◆ Задание ◆
Перепишите все записи, заменив «camera» на «viewer» и оставив остальное без изменений. Картинки в ответ не включайте.

╭─ Записи для задания

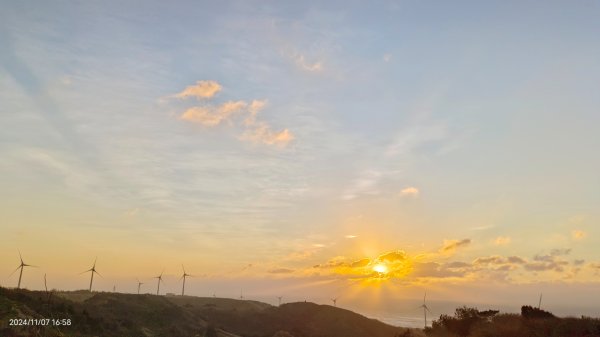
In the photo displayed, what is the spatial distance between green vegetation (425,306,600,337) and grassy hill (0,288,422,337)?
9330 millimetres

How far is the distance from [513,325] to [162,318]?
84.9 metres

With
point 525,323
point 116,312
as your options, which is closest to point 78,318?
point 116,312

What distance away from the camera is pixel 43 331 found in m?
51.5

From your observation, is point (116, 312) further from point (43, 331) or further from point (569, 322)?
point (569, 322)

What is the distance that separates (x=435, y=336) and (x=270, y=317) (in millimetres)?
102865

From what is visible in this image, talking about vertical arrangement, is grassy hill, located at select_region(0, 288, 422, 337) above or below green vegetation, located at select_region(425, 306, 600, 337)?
below

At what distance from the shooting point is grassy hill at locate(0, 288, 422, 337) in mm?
64188

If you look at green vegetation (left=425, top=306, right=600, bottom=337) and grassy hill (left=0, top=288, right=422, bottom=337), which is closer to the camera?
green vegetation (left=425, top=306, right=600, bottom=337)

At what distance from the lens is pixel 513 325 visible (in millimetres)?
44562

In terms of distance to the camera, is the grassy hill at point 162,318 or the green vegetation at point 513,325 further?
the grassy hill at point 162,318

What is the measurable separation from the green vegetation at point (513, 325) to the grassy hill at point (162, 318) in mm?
9330

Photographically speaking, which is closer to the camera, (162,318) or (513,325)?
(513,325)

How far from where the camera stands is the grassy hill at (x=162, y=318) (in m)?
64.2

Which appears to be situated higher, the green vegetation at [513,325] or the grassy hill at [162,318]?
the green vegetation at [513,325]
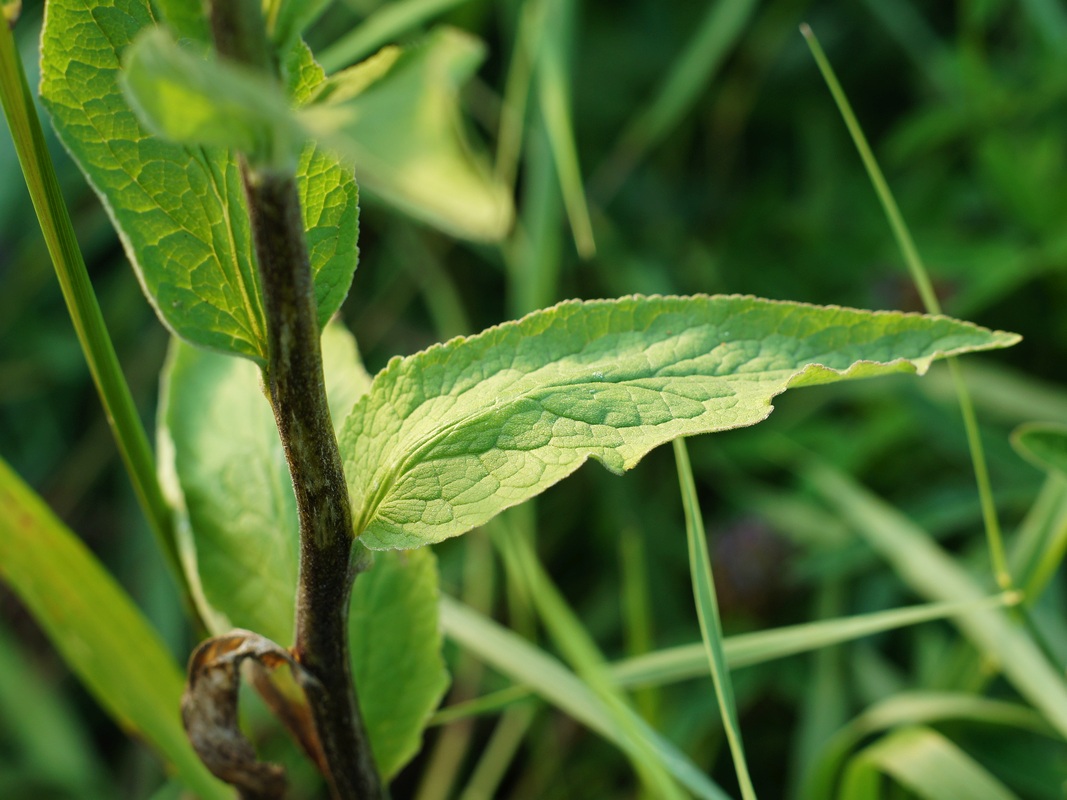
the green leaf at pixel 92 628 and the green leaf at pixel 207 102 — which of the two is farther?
the green leaf at pixel 92 628

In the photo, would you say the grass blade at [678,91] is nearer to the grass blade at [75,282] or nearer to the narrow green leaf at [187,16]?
the grass blade at [75,282]

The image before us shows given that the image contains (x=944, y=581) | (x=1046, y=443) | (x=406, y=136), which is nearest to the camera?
Answer: (x=406, y=136)

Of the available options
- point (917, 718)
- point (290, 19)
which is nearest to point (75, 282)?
point (290, 19)

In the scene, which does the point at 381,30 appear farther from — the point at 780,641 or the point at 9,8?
the point at 780,641

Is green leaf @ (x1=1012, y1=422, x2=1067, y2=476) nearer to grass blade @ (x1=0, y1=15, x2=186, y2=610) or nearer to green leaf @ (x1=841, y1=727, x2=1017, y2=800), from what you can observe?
green leaf @ (x1=841, y1=727, x2=1017, y2=800)

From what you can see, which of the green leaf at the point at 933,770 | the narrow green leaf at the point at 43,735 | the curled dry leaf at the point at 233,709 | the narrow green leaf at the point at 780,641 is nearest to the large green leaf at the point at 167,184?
the curled dry leaf at the point at 233,709

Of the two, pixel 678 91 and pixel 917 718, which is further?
pixel 678 91
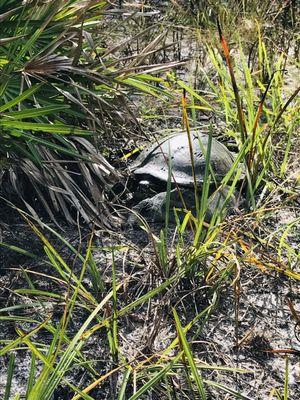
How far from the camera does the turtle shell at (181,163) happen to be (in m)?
2.88

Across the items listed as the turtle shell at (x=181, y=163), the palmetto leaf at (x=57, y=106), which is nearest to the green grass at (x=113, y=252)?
the palmetto leaf at (x=57, y=106)

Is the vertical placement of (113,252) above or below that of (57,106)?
below

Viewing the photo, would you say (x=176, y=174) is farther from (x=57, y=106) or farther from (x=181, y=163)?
(x=57, y=106)

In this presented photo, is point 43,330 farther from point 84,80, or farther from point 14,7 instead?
point 14,7

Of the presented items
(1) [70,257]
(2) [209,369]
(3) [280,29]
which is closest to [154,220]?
(1) [70,257]

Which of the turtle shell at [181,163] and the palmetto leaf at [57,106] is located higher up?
the palmetto leaf at [57,106]

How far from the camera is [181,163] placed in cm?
293

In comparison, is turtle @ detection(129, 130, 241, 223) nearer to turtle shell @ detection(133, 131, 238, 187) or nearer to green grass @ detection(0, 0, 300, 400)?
turtle shell @ detection(133, 131, 238, 187)

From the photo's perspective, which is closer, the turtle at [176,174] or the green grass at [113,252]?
the green grass at [113,252]

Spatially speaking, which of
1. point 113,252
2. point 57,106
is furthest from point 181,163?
point 113,252

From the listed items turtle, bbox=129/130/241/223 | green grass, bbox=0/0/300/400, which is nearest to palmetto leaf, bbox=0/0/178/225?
green grass, bbox=0/0/300/400

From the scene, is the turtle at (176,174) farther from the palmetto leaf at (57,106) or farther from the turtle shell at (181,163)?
the palmetto leaf at (57,106)

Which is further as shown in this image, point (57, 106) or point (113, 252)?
point (57, 106)

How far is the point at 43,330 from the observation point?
212 centimetres
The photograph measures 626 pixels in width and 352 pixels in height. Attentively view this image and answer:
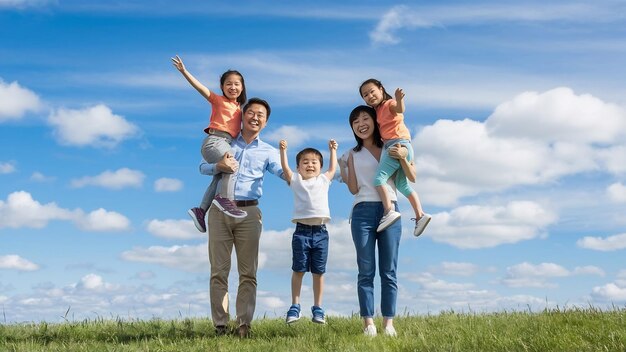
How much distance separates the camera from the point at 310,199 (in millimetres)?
10289

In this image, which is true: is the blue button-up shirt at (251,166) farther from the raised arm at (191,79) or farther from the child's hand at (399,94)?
the child's hand at (399,94)

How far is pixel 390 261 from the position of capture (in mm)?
9148

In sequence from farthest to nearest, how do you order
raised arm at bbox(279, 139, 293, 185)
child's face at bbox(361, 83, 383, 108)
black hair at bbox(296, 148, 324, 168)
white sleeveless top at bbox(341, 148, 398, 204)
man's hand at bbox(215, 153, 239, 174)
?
1. black hair at bbox(296, 148, 324, 168)
2. raised arm at bbox(279, 139, 293, 185)
3. man's hand at bbox(215, 153, 239, 174)
4. child's face at bbox(361, 83, 383, 108)
5. white sleeveless top at bbox(341, 148, 398, 204)

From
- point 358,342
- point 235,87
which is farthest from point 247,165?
point 358,342

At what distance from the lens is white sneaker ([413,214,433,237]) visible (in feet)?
31.7

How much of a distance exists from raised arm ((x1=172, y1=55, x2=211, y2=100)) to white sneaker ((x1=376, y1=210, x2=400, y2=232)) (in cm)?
305

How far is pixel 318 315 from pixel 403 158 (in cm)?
285

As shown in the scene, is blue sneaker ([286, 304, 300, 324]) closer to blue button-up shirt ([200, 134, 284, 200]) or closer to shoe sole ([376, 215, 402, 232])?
blue button-up shirt ([200, 134, 284, 200])

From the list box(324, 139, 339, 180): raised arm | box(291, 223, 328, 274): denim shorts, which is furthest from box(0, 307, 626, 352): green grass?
box(324, 139, 339, 180): raised arm

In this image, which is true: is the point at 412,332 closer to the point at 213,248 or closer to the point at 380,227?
the point at 380,227

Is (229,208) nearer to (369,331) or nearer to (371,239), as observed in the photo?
(371,239)

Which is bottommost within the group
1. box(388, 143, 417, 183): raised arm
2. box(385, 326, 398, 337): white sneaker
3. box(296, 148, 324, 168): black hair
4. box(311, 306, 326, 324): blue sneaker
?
box(385, 326, 398, 337): white sneaker

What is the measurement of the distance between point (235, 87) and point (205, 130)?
746 mm

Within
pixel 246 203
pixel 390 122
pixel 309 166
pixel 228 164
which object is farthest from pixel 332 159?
pixel 228 164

╰─

◆ Результат выполнения ◆
In the photo displayed, what is the spatial distance between green vegetation (425,306,600,337) and grassy hill (0,288,422,337)?
9330 millimetres

How far is the distance from [513,325] to [162,318]?
84.9 metres

With
point 525,323
point 116,312
as your options, which is closest to point 78,318?
point 116,312

What distance away from the viewer is pixel 43 331 found in m?
51.5

From your observation, is point (116, 312) further from point (43, 331) or further from point (569, 322)?
point (569, 322)

What is the distance that separates (x=435, y=336) and (x=270, y=317) (in millimetres)?
102865

From what is visible in this image, talking about vertical arrangement, is grassy hill, located at select_region(0, 288, 422, 337) above or below green vegetation, located at select_region(425, 306, 600, 337)?
below

At what distance from the shooting point is grassy hill at locate(0, 288, 422, 337) in mm?
64188

If you look at green vegetation (left=425, top=306, right=600, bottom=337) and grassy hill (left=0, top=288, right=422, bottom=337), which is closer to the viewer?
green vegetation (left=425, top=306, right=600, bottom=337)

At what distance from the lens is pixel 513 325 visible (in millimetres)?
44562

In terms of distance to the viewer, is the grassy hill at point 162,318 or the green vegetation at point 513,325 further?
the grassy hill at point 162,318

What is the measurable separation from the green vegetation at point (513, 325) to the grassy hill at point (162, 318) in mm?
9330

Photographically speaking, which is closer to the viewer, (162,318) or (513,325)?
(513,325)

How far from where the viewer stands is the grassy hill at (x=162, y=318) (in m)?
64.2

Which appears to be situated higher, the green vegetation at [513,325] or the grassy hill at [162,318]?
the green vegetation at [513,325]
the green leaf at pixel 92 628 and the green leaf at pixel 207 102 — which of the two is farther?
the green leaf at pixel 92 628

In the photo, would you say the grass blade at [678,91] is nearer to the grass blade at [75,282] or nearer to the narrow green leaf at [187,16]?
the grass blade at [75,282]

The image before us shows given that the image contains (x=944, y=581) | (x=1046, y=443) | (x=406, y=136), which is nearest to the viewer?
Answer: (x=406, y=136)

Of the available options
- point (917, 718)
- point (290, 19)
which is nearest to point (75, 282)?
point (290, 19)

In the scene, which does the point at 381,30 appear farther from — the point at 780,641 or the point at 9,8?
the point at 780,641

Is green leaf @ (x1=1012, y1=422, x2=1067, y2=476) nearer to grass blade @ (x1=0, y1=15, x2=186, y2=610) or nearer to green leaf @ (x1=841, y1=727, x2=1017, y2=800), from what you can observe?
green leaf @ (x1=841, y1=727, x2=1017, y2=800)

From what you can see, which of the green leaf at the point at 933,770 | the narrow green leaf at the point at 43,735 | the curled dry leaf at the point at 233,709 | the narrow green leaf at the point at 780,641 is nearest to the large green leaf at the point at 167,184?
the curled dry leaf at the point at 233,709

Of the two, pixel 678 91 and pixel 917 718, which is further?
pixel 678 91
How far from the viewer does the turtle shell at (181,163) happen to be (in m)?
2.88

Across the items listed as the turtle shell at (x=181, y=163), the palmetto leaf at (x=57, y=106), which is nearest to the green grass at (x=113, y=252)?
the palmetto leaf at (x=57, y=106)

Is the vertical placement of (113,252) above or below that of (57,106)?
below

Viewing the photo, would you say (x=176, y=174) is farther from (x=57, y=106) or farther from (x=181, y=163)?
(x=57, y=106)

In this presented photo, is point 43,330 farther from point 84,80, or farther from point 14,7 instead?
point 14,7

Of the presented items
(1) [70,257]
(2) [209,369]
(3) [280,29]
which is closest to [154,220]?
(1) [70,257]

Which of the turtle shell at [181,163] and the palmetto leaf at [57,106] is located higher up?
the palmetto leaf at [57,106]

How far from the viewer is [181,163] placed in cm?
293

In comparison, is turtle @ detection(129, 130, 241, 223) nearer to turtle shell @ detection(133, 131, 238, 187) or nearer to green grass @ detection(0, 0, 300, 400)?
turtle shell @ detection(133, 131, 238, 187)

From the photo's perspective, which is closer, the turtle at [176,174] or the green grass at [113,252]?
the green grass at [113,252]

Spatially speaking, which of
1. point 113,252
2. point 57,106
is furthest from point 181,163?
point 113,252

From the listed items turtle, bbox=129/130/241/223 | green grass, bbox=0/0/300/400, which is nearest to palmetto leaf, bbox=0/0/178/225?
green grass, bbox=0/0/300/400

From the scene, is the turtle at (176,174) farther from the palmetto leaf at (57,106) or farther from the turtle shell at (181,163)?
the palmetto leaf at (57,106)

Which is further as shown in this image, point (57, 106) or point (113, 252)?
point (57, 106)

How far is the point at 43,330 from the observation point?
212 centimetres
The photograph measures 626 pixels in width and 352 pixels in height. Attentively view this image and answer:
How much distance separates the viewer from the point at 310,199 (in millimetres)?
10289

In this image, which is true: is the blue button-up shirt at (251,166) farther from the raised arm at (191,79) or farther from the child's hand at (399,94)?
the child's hand at (399,94)

How far is pixel 390 261 from the position of capture (in mm)?
9148

In sequence from farthest to nearest, how do you order
raised arm at bbox(279, 139, 293, 185)
child's face at bbox(361, 83, 383, 108)
black hair at bbox(296, 148, 324, 168)
white sleeveless top at bbox(341, 148, 398, 204)
man's hand at bbox(215, 153, 239, 174)
?
1. black hair at bbox(296, 148, 324, 168)
2. raised arm at bbox(279, 139, 293, 185)
3. man's hand at bbox(215, 153, 239, 174)
4. child's face at bbox(361, 83, 383, 108)
5. white sleeveless top at bbox(341, 148, 398, 204)

From
- point 358,342
- point 235,87
which is farthest from point 247,165?
point 358,342

At what distance from the lens is white sneaker ([413,214,433,237]) visible (in feet)?
31.7

How much of a distance exists from raised arm ((x1=172, y1=55, x2=211, y2=100)) to white sneaker ((x1=376, y1=210, x2=400, y2=232)) (in cm)?
305

How far is pixel 318 315 from pixel 403 158 (in cm)?
285

As shown in the scene, is blue sneaker ([286, 304, 300, 324]) closer to blue button-up shirt ([200, 134, 284, 200]) or closer to shoe sole ([376, 215, 402, 232])?
blue button-up shirt ([200, 134, 284, 200])

From the list box(324, 139, 339, 180): raised arm | box(291, 223, 328, 274): denim shorts, which is furthest from box(0, 307, 626, 352): green grass?
box(324, 139, 339, 180): raised arm

In this image, which is true: is the point at 412,332 closer to the point at 213,248 or closer to the point at 380,227?
the point at 380,227

Is (229,208) nearer to (369,331) or nearer to (371,239), as observed in the photo?
(371,239)

Which is bottommost within the group
1. box(388, 143, 417, 183): raised arm
2. box(385, 326, 398, 337): white sneaker
3. box(296, 148, 324, 168): black hair
4. box(311, 306, 326, 324): blue sneaker
?
box(385, 326, 398, 337): white sneaker

What is the measurement of the distance between point (235, 87) and point (205, 130)?
746 mm

Within
pixel 246 203
pixel 390 122
pixel 309 166
pixel 228 164
which object is farthest from pixel 332 159?
pixel 228 164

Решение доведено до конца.